Veja o manifesto de Eduardo Leite
Pontos centrais do manifesto
No documento divulgado nas redes sociais, Eduardo Leite apresenta um conjunto de propostas que, segundo ele, deveriam orientar um novo ciclo de desenvolvimento para o país. Entre os principais eixos defendidos pelo governador estão mudanças institucionais, foco na educação e a valorização da responsabilidade fiscal.
- Falta de rumo estratégico: O manifesto afirma que o Brasil reúne vantagens relevantes, como matriz energética limpa, grande biodiversidade e reservas minerais, mas carece de um projeto nacional de longo prazo. Segundo o texto, o país precisa de uma agenda de Estado voltada para as próximas décadas, e não limitada ao calendário eleitoral.
- Mudanças na governabilidade: Leite propõe reformas política e administrativa para enfrentar a fragmentação do sistema político e tornar a máquina pública mais eficiente. O documento também menciona a necessidade de combater privilégios no setor público e de rever o modelo de distribuição de emendas parlamentares, que ele classifica como excessivo.
- Equilíbrio fiscal como política social: O governador sustenta que a responsabilidade fiscal deve ser tratada como um valor público, e não apenas como demanda do mercado financeiro. No texto, ele argumenta que o controle das contas ajuda a proteger a população mais pobre dos efeitos da inflação e cita o Plano Real como referência histórica de estabilidade econômica.
- Educação e produtividade: Outro eixo central do manifesto é a defesa da educação básica e da qualificação profissional como motores para elevar a produtividade da economia brasileira. O documento aponta que esse avanço é essencial diante do processo acelerado de envelhecimento da população.

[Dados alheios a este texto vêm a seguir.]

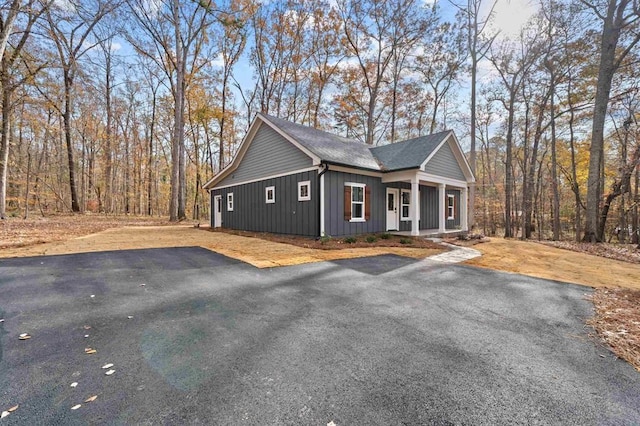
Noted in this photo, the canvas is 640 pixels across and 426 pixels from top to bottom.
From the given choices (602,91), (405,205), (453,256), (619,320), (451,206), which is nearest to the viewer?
(619,320)

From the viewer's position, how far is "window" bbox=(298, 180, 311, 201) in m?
9.62

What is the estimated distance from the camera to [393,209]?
11727mm

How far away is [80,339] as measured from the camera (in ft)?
7.91

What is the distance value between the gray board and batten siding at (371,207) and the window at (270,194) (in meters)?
Answer: 2.99

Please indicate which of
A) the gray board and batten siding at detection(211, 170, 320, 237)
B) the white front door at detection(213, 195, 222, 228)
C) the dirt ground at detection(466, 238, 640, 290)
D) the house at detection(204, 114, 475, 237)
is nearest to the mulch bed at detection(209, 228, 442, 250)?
the house at detection(204, 114, 475, 237)

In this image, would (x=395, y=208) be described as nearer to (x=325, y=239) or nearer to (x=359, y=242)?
(x=359, y=242)

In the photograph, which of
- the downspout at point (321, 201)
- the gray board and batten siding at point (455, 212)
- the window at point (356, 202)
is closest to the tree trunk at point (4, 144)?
the downspout at point (321, 201)

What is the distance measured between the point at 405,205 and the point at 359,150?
131 inches

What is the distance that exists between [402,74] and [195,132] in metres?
19.3

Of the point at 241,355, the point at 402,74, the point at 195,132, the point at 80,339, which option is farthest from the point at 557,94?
the point at 195,132

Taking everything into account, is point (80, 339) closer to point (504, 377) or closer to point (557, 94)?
point (504, 377)

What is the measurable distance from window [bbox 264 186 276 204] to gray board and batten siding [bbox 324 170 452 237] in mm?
2991

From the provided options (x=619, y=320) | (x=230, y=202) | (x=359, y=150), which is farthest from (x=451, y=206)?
(x=619, y=320)

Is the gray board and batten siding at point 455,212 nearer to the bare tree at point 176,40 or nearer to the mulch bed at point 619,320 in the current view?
the mulch bed at point 619,320
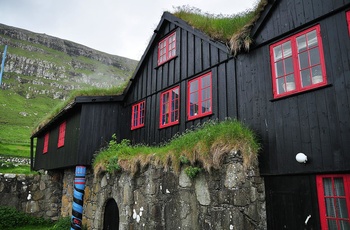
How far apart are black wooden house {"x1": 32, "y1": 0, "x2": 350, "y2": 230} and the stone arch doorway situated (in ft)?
9.52

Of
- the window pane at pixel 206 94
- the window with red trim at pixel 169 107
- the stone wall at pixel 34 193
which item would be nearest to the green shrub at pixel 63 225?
the stone wall at pixel 34 193

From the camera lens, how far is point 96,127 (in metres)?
12.1

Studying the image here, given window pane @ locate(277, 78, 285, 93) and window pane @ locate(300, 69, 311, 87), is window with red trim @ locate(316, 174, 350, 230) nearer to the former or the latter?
window pane @ locate(300, 69, 311, 87)

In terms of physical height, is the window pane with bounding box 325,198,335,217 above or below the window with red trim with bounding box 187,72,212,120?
below

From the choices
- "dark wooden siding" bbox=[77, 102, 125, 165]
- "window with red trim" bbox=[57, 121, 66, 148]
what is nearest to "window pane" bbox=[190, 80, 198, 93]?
"dark wooden siding" bbox=[77, 102, 125, 165]

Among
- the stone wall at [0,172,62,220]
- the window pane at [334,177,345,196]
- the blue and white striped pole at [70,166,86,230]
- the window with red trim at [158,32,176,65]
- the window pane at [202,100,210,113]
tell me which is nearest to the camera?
the window pane at [334,177,345,196]

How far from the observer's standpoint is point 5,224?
1359 centimetres

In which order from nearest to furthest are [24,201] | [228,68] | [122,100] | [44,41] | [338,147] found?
[338,147]
[228,68]
[122,100]
[24,201]
[44,41]

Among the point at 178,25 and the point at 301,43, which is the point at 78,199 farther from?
the point at 301,43

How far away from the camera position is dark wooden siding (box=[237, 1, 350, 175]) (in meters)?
5.52

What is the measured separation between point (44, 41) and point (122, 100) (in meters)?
119

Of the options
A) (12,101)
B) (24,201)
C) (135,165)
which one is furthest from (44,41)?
(135,165)

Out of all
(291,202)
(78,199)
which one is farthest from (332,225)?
(78,199)

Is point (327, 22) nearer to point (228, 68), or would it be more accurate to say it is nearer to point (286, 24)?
point (286, 24)
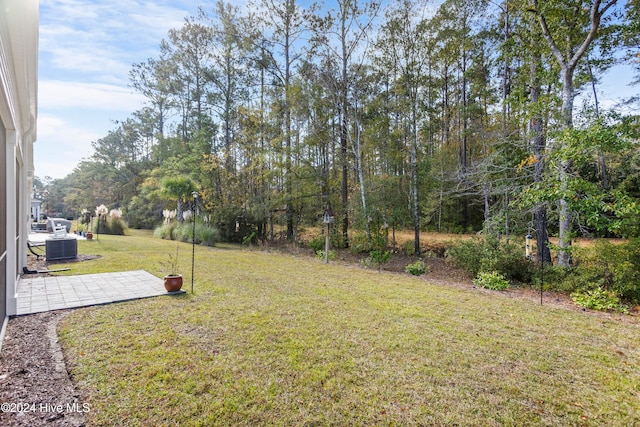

- Tecnologia e sustentabilidade: Leite também propõe aproveitar a matriz energética limpa do país e sua posição geopolítica para atrair investimentos em infraestrutura digital e inovação tecnológica. A ideia, segundo o texto, é posicionar o Brasil como protagonista em áreas como a Inteligência Artificial.
- Críticas à polarização política: Por fim, o governador faz críticas ao atual ambiente político, que, segundo ele, tem priorizado disputas pessoais em detrimento de projetos de longo prazo. O manifesto defende a substituição do “improviso” pelo planejamento e do “radicalismo” por uma atuação política baseada em responsabilidade e diálogo institucional.
Pilares centrais
A responsabilidade fiscal aparece como um dos pilares centrais da proposta apresentada pelo governador. Ele classificou o tema como uma “agenda de país” e afirmou que a estabilidade das contas públicas é condição para promover crescimento econômico com proteção social.

“Precisamos de uma nova lógica de funcionamento institucional e político que combine responsabilidade fiscal, metas claras, avaliações constantes de desempenho e foco consistente em educação, segurança, saúde e crescimento econômico com proteção social para famílias brasileiras”, disse.
Entre as medidas defendidas, Leite citou a necessidade de reduzir a burocracia, ampliar parcerias com a iniciativa privada em projetos de infraestrutura e adotar uma estratégia nacional que coloque a educação básica no centro das políticas públicas.
No PSD, o governador gaúcho não é o único nome cotado para disputar o Palácio do Planalto. Também aparecem como possíveis candidatos os governadores Ronaldo Caiado, de Goiás, e Ratinho Júnior, do Paraná.
No fim de janeiro, após anunciar sua saída do União Brasil, Caiado divulgou um vídeo ao lado de Leite e de Ratinho Jr. Na ocasião, os três governadores afirmaram ter firmado um compromisso de unidade: o escolhido entre eles para representar o grupo na corrida presidencial contará com o apoio dos demais na campanha.